John Lockwood, an attorney representing several pari-mutuel casinos, explained. “We’ve litigated this issue and have never got a ruling that these games were illegal under state law. The tribe’s position is they violate the compact, our position is that they’re legal under state law.”

Florida’s Non-Tribal Casinos

Florida’s non-tribal casinos have a lot riding on the outcome of the state’s negotiations with the Seminoles over the card games laws. Their revenue has been increasing steadily over the years and reached a record $569 in 2018. That represents a 4.1% increase over 2017 revenue and marks 9 years of steady increases.

Tax revenue from commercial casinos is placed in the Educational Enhancement Trust Fund, a fund established in 1986 to help fund state school districts, universities and public collages. There are also funds for financial aid to Florida students.

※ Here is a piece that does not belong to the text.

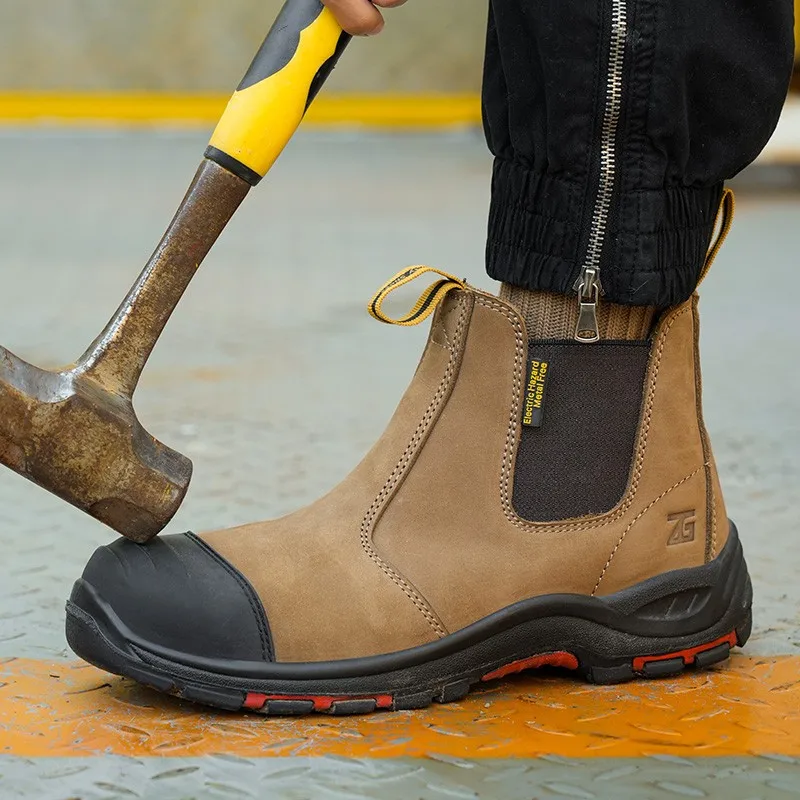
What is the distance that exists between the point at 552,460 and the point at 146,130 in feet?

The increase comes even after extensive damage caused by Hurricane Irma in 2017 when any of the state’s largest non-tribal casinos, including the Mardi Gras Casino in Hallandale Beach, were out of action for months.

A number of non-tribal casinos are expanding. The Isle Casino Racing Pompano Park in Broward County is expanding its traditional harness racing to create an integrated resort with entertainment and other hospitality amenities.

The Seminole Tribe, for its part, seems to see the card games as its next step in expanding its gambling offerings in Florida.